DOI:

How should I treat a percutaneous transcatheter mitral paravalvular leak closure?

Paul T.L. Chiam1, MBBS, MRCP; Zee-Pin Ding1, MBBS, MMed; Yoong-Kong Sin2, MBBS, FRCS; Ving-Yuen See Tho3, MBBS, MMed; Yeow-Leng Chua2, MBBS, FRCS; Kurugulasigamoney Gunasegaran1, MBBS, Mmed; Vladimir Jelnin4, MD; Carlos E. Ruiz4, MD, PhD

Case summary

Background: A 49-year-old female presented with worsening exertional dyspnea (NYHA class III) and orthopnea for several months. Previous medical history was significant for rheumatic mitral regurgitation and three previous mitral valve replacements (MVRs).

Investigation: Transesophageal echocardiography (TEE) revealed severe mitral paravalvular leak (PVL) with two jets visualised. Cardiac computed tomography angiography (CTA) revealed a larger PVL and a smaller defect.

Diagnosis: Severe mitral paravalvular leak.

Treatment: Transcatheter mitral paravalvular closure.

Keywords: percutaneous, paravalvular leak, mitral regurgitation, prosthetic valve, transseptal puncture.

How should I treat?

Presentation of the case

A 49-year-old female presented with worsening exertional dyspnea (NYHA class III) and orthopnea for several months. Previous medical history was significant for rheumatic mitral regurgitation and three previous mitral valve replacements (MVRs). Transesophageal echocardiography (TEE) revealed severe mitral paravalvular leak (PVL) with two jets visualised. Laboratory investigations showed significant haemolytic anaemia (haemoglobin (Hb) between 8-9 g/dL) that required blood transfusion. Due to the excessive risk for a fourth operation, she was considered for percutaneous PVL closure.

Cardiac computed tomography angiography (CTA) revealed a larger PVL from the 2-4 o’clock position (view from top, anterior mitral annulus adjacent to the aorta being 12 o’clock), and a smaller defect at the 10 o’clock position (Figure 1). The plan was to close the larger defect first, and if subsequently still symptomatic, the smaller defect.

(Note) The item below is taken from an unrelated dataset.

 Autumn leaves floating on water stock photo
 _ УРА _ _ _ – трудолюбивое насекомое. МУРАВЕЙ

The procedure was performed under general anaesthesia with TEE and fluoroscopic guidance. Transseptal puncture was attempted using the standard technique. Due to the grossly thickened and calcified septum, the Brockenbrough needle could not pierce the septum, and during one attempt, the needle and the Mullins sheath slipped upwards and anteriorly, resulting in inadvertent aortic puncture (Figure 2a and b). Immediate cardiac surgical consult was obtained.

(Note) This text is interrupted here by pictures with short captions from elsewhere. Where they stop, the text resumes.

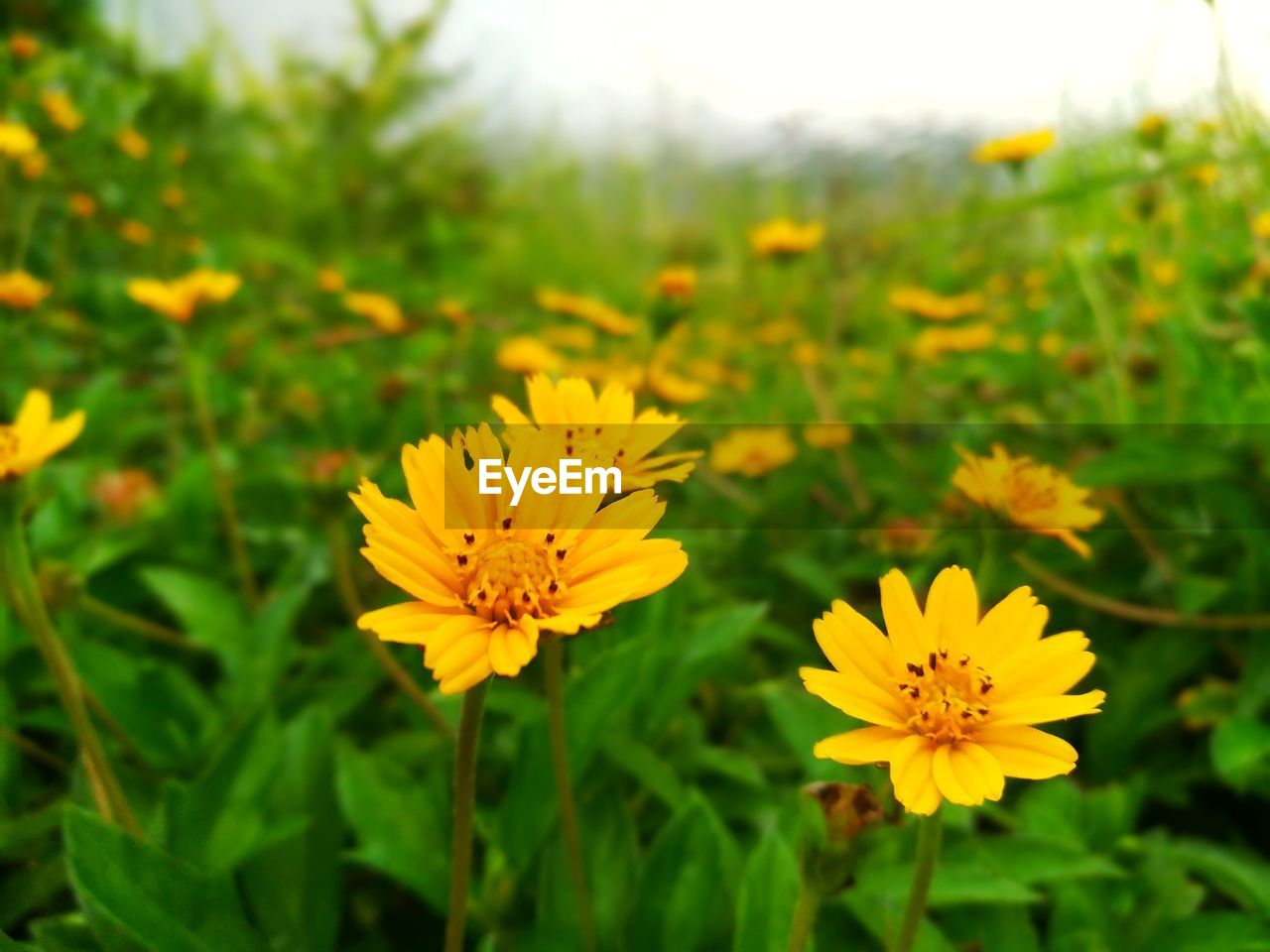 Close-Up Of Yellow Cosmos Flowers Blooming Outdoors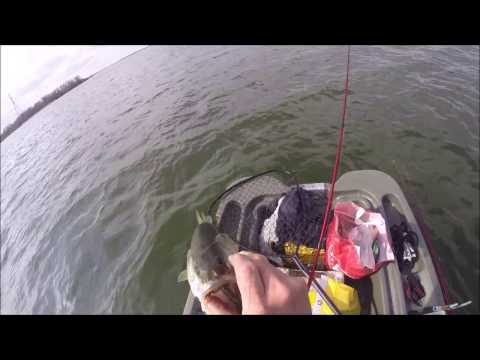 Bass Fishing Lake Bastrop / Bastrop Texas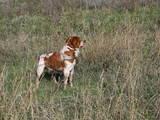 Собаки, щенки Спаривание, цена 1 Грн., Фото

Figure 1. Cardiac CTA showing PVLs at the 10 o’clock and 2-4 o’clock positions (Aorta [Ao] is 12 o’clock).

Figure 2. A) Fluoroscopy showing Mullins sheath in the aorta; B) Fluoroscopy showing Brockenbrough needle against thickened and calcified septum (arrows).

How could I treat?

The Invited Experts’ opinion

Redo surgery for mitral valve replacement is complicated by the repeat injury to the mitral annulus and has probably contributed to the recurrence of paravalvular leak (PVL) in this patient. Further surgical intervention in these patients can be associated with high operative mortality and morbidity1 giving rise to attempts of percutaneous transcatheter closures of PVL with variable procedural success. The major challenge of transcatheter mitral PVL closure lies in the ability to adequately visualise the area of interest to facilitate defect crossing and closure.2

Given the size and multiplicity of the PVL in this patient, we would have re-operated ab initio this patient with re-implantation of a new prosthesis. In this context of inadvertent aortic puncture, several perioperative precautions as cannulation of the femoral vessels and circulatory assistance prior to entry to the thorax can considerably reduce the risk of the procedure. The first step is repair of the aortic puncture with pledgeted sutures on both the aortic and atrial sides to avoid future atrio-aortic fistula. Thereafter, and in case of severe damage to the mitral annulus, intra-atrial insertion of the prosthesis can be performed after explantation of the prosthetic valve.

The new prosthesis is modified by enlarging the circumference of the sewing ring with a Dacron collar which is then sutured to the left atrial wall above the destroyed mitral annulus ensuring adequate fixation.3 If the fibrous tissue underneath the aortic valve is inadequate to secure another prosthetic valve without affecting the function of the aortic valve, a combined transatrial and transaortic approach can allow reconstruction of the mitral annulus underneath the aortic valve from fibrous trigone to fibrous trigone with a crescentic patch of Dacron or pericardium.4

Despite all the precautions taken during explantation of a previous valve, the mitral annulus may not support a new prosthetic valve. This is one of the reasons a redo operation is associated with a greater risk and reconstruction of the mitral annulus makes reoperative mitral valve surgery safer.

How could I treat?

The Invited Experts’ opinion

The accepted estimated complication rate surrounding transseptal procedures, even in skilful and experienced hands is approximately 1%1. In view of the particular anatomical orientation of the inter-atrial septum, these complications can have a dreadful course and potential to rapidly deteriorate into exitus of the patient. Directing the puncture needle too posterior will perforate the right atrial wall into the pericardial space; conversely aiming too anterior might perforate the aortic wall.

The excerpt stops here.